**Tâches écrites**
1/ D'après le texte sur le street art en Islande, dans quel but les Islandais ont-ils choisi de colorer leurs maisons ?
2/ Citez, s'il vous plaît, le passage du texte sur le street art en Islande qui va de « Frakkastigur, la rue » jusqu'à « d’égayer le paysage. ».

Pour mieux comprendre le street art en Islande, voici quelques infos trouvés sur différents articles.
UNE NATURE VIVANTE COMME SOURCE D’INSPIRATION
L’Islande est un pays brut et hostile, aux paysages somptueux, aux contrastes forts et couleurs sombres et profondes. Peu de forêts, mais des champs de lave … pas de plage de sable blanc mais des poussière noires… de la glace et des crevasses impressionnantes. La faune est unique et sauvage. Par contre, la capitale est joyeuse, vivante, fêtarde et la couleur est partout, pas seulement comme les bandes du drapeau LGBT qui ornent la rue principale vers la cathédrale.
Frakkastigur, la rue et Hallgrimskirka, la cathédrale
Tanya Pollock
“Je pense que chaque culture est influencée par son environnement. Par exemple, nous avons eu une éruption en septembre dernier. Nous ne devions donc pas sortir de chez nous pour éviter tout risque d’inhalation de gaz toxiques. Et bien au lieu de s’ennuyer, mes amis et moi créons. Il y a une certaine tension, et nous devons l’exprimer. On peut le ressentir à travers notre musique ou nos peintures qui ont toujours ce je ne sais quoi de particulier. Cette touche typiquement islandaise. »
De plus, la vie est rythmée par les saisons. En hiver comme en Scandinavie, les jours sont courts, gris avec une lumière trop rarement présente. Les islandais ont opté pour colorer leurs demeures, afin de ne plus vivre dans la pénombre et d’égayer le paysage.
“C’est ce manque de lumière qui fera jaillir le street art des profondeurs des esprits islandais. Bercé par des contes et des légendes, le street art de cette île est issu des rêves de ses descendants viking”.

**Extrait de données**
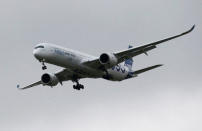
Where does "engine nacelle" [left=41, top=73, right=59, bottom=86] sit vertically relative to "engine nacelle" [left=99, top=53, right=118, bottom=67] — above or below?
Answer: above

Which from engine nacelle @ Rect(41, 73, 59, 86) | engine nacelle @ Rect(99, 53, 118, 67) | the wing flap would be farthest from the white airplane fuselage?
engine nacelle @ Rect(41, 73, 59, 86)

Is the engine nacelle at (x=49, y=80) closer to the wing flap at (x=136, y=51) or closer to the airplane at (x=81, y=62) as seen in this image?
the airplane at (x=81, y=62)

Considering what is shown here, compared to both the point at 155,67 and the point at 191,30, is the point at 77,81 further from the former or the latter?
the point at 191,30

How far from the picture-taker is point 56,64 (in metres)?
80.8

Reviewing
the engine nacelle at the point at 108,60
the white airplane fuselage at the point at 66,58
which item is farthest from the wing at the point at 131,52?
the engine nacelle at the point at 108,60

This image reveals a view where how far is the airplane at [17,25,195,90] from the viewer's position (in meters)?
Answer: 80.5

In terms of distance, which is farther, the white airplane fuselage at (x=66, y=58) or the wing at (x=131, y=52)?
the wing at (x=131, y=52)

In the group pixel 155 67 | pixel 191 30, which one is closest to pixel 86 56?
pixel 155 67

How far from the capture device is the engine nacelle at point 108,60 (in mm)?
81375

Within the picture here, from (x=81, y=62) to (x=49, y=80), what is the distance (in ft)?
19.0

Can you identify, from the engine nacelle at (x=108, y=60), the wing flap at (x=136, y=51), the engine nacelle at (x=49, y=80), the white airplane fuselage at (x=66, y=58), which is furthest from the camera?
the engine nacelle at (x=49, y=80)

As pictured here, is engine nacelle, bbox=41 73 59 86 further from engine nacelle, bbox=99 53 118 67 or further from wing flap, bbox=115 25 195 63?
wing flap, bbox=115 25 195 63

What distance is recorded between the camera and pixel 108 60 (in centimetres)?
8138

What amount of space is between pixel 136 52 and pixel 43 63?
398 inches
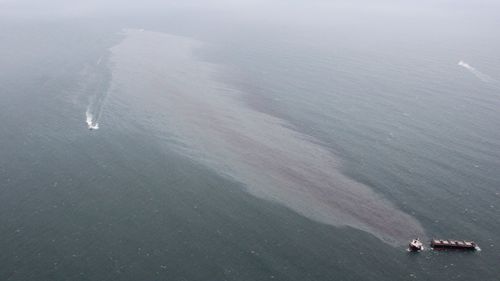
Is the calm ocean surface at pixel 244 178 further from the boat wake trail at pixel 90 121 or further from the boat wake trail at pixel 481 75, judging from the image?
the boat wake trail at pixel 481 75

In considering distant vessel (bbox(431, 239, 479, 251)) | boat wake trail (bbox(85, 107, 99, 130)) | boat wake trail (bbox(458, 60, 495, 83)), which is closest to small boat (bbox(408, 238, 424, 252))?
distant vessel (bbox(431, 239, 479, 251))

**Réponses attendues**
1/ Pour ne plus vivre dans la pénombre et pour égayer le paysage.

2/
Frakkastigur, la rue et Hallgrimskirka, la cathédrale
Tanya Pollock
“Je pense que chaque culture est influencée par son environnement. Par exemple, nous avons eu une éruption en septembre dernier. Nous ne devions donc pas sortir de chez nous pour éviter tout risque d’inhalation de gaz toxiques. Et bien au lieu de s’ennuyer, mes amis et moi créons. Il y a une certaine tension, et nous devons l’exprimer. On peut le ressentir à travers notre musique ou nos peintures qui ont toujours ce je ne sais quoi de particulier. Cette touche typiquement islandaise. »
De plus, la vie est rythmée par les saisons. En hiver comme en Scandinavie, les jours sont courts, gris avec une lumière trop rarement présente. Les islandais ont opté pour colorer leurs demeures, afin de ne plus vivre dans la pénombre et d’égayer le paysage.